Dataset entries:
■ ■ ■ ■ ■
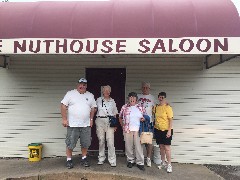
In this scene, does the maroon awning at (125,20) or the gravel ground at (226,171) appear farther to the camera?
the gravel ground at (226,171)

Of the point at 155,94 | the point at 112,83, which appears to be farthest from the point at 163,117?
the point at 112,83

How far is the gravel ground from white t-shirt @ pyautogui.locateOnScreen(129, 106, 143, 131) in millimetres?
2267

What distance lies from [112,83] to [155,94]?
1185 millimetres

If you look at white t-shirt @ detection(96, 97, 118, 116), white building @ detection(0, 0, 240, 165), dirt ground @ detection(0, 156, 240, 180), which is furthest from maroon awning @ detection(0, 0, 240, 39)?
dirt ground @ detection(0, 156, 240, 180)

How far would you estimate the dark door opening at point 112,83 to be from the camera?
789cm

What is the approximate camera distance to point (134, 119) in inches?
247

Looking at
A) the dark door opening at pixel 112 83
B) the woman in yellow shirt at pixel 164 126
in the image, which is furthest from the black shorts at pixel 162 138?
the dark door opening at pixel 112 83

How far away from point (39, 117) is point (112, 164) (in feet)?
8.49

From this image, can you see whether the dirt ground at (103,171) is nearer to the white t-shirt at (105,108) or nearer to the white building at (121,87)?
the white building at (121,87)

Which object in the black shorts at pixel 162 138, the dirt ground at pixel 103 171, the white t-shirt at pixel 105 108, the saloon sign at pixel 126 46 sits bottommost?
the dirt ground at pixel 103 171

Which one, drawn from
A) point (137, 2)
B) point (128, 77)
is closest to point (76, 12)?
point (137, 2)

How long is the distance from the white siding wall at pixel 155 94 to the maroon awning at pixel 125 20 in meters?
1.57

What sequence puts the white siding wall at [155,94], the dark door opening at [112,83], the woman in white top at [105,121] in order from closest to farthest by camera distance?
the woman in white top at [105,121], the white siding wall at [155,94], the dark door opening at [112,83]

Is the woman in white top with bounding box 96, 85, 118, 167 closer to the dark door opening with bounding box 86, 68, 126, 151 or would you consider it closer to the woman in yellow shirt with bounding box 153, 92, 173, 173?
the woman in yellow shirt with bounding box 153, 92, 173, 173
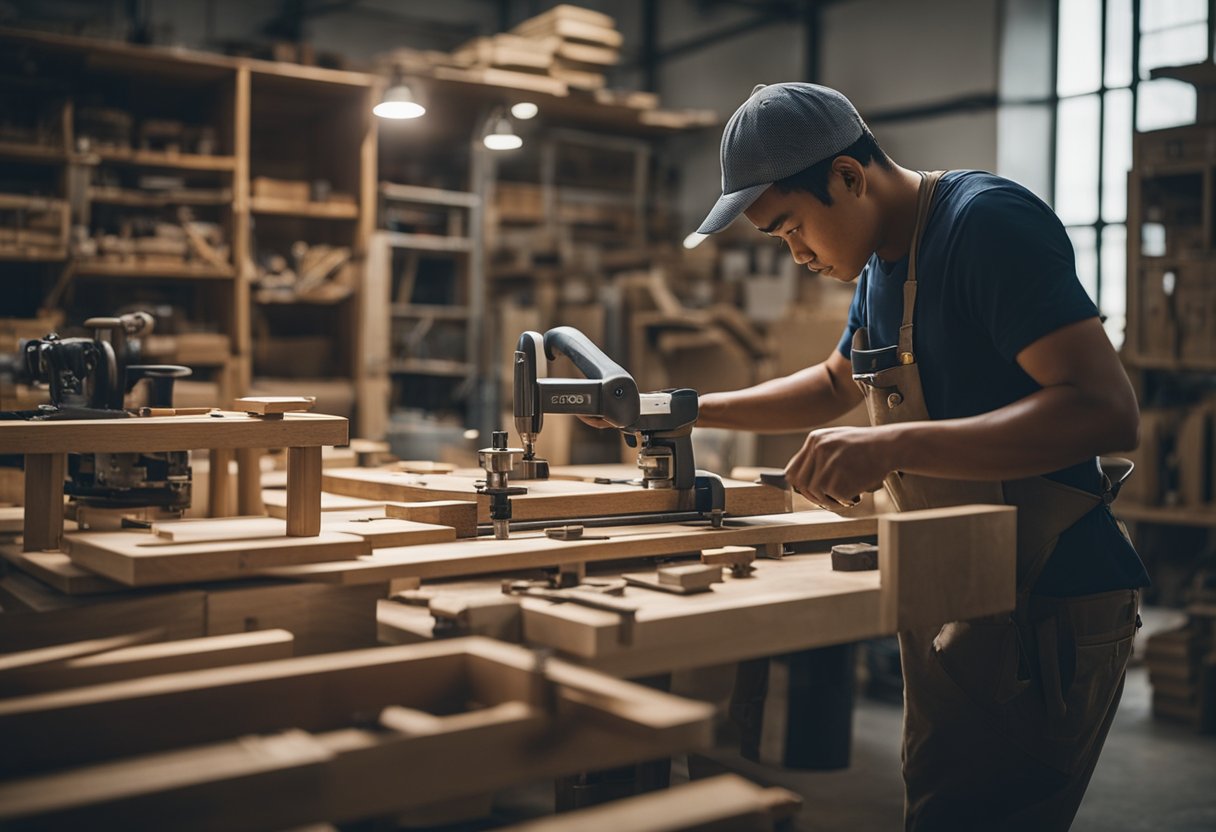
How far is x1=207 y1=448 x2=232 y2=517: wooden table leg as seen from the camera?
1.99 meters

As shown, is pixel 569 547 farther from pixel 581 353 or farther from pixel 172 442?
pixel 172 442

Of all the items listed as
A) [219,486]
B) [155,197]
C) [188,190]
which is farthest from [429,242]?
[219,486]

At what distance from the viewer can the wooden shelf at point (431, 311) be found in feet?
23.2

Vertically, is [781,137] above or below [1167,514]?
above

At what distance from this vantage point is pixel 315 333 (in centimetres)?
706

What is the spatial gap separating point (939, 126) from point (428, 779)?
23.9 ft

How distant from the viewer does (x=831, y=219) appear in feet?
5.81

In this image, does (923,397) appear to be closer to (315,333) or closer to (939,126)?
(315,333)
■ ■ ■ ■ ■
What is needed: Copy out all of the data above word for word, with every answer, but leave out the pictures.

Solution to the problem:
In this scene, does the maroon awning at (125,20) or the gravel ground at (226,171) appear farther to the camera?
the gravel ground at (226,171)

Of the point at 155,94 | the point at 112,83, which appears to be farthest from the point at 163,117?
the point at 112,83

How far is the gravel ground from white t-shirt @ pyautogui.locateOnScreen(129, 106, 143, 131) in millimetres?
2267

What distance lies from [112,83] to [155,94]?
1185 millimetres

If you look at white t-shirt @ detection(96, 97, 118, 116), white building @ detection(0, 0, 240, 165), dirt ground @ detection(0, 156, 240, 180), which is furthest from maroon awning @ detection(0, 0, 240, 39)?
dirt ground @ detection(0, 156, 240, 180)

How far would you estimate the dark door opening at point 112,83 to be from the camera?
789cm

What is the approximate camera distance to point (134, 119) in inches?
247

Looking at
A) the dark door opening at pixel 112 83
B) the woman in yellow shirt at pixel 164 126
in the image, which is furthest from the black shorts at pixel 162 138?
the dark door opening at pixel 112 83

How far away from point (39, 117) is point (112, 164) (in feet)?
8.49

From this image, can you see whether the dirt ground at (103,171) is nearer to the white t-shirt at (105,108) or nearer to the white building at (121,87)?
the white building at (121,87)

Which object in the black shorts at pixel 162 138, the dirt ground at pixel 103 171, the white t-shirt at pixel 105 108, the saloon sign at pixel 126 46 sits bottommost?
the dirt ground at pixel 103 171

Which one, drawn from
A) point (137, 2)
B) point (128, 77)
is closest to point (76, 12)?
point (137, 2)

How long is the distance from the white siding wall at pixel 155 94 to the maroon awning at pixel 125 20 in meters?
1.57

What sequence puts the white siding wall at [155,94], the dark door opening at [112,83], the woman in white top at [105,121] in order from closest to farthest by camera distance?
the woman in white top at [105,121], the white siding wall at [155,94], the dark door opening at [112,83]

Is the woman in white top with bounding box 96, 85, 118, 167 closer to the dark door opening with bounding box 86, 68, 126, 151 or would you consider it closer to the woman in yellow shirt with bounding box 153, 92, 173, 173?
the woman in yellow shirt with bounding box 153, 92, 173, 173
How far is x1=207 y1=448 x2=232 y2=517: wooden table leg as seen from the camera?
1.99 meters

As shown, is pixel 569 547 farther from pixel 581 353 or farther from pixel 172 442?
pixel 172 442

Of all the items listed as
A) [219,486]
B) [155,197]
C) [188,190]
which is farthest from [429,242]?
[219,486]

At what distance from the viewer can the wooden shelf at point (431, 311) be found in feet?
23.2

Vertically, is [781,137] above or below [1167,514]?
above

At what distance from this vantage point is pixel 315 333 (in centimetres)?
706

What is the spatial gap separating point (939, 126) from point (428, 779)?
23.9 ft

How distant from the viewer does (x=831, y=219) appear in feet?
5.81

In this image, does (923,397) appear to be closer to (315,333) or closer to (939,126)?
(315,333)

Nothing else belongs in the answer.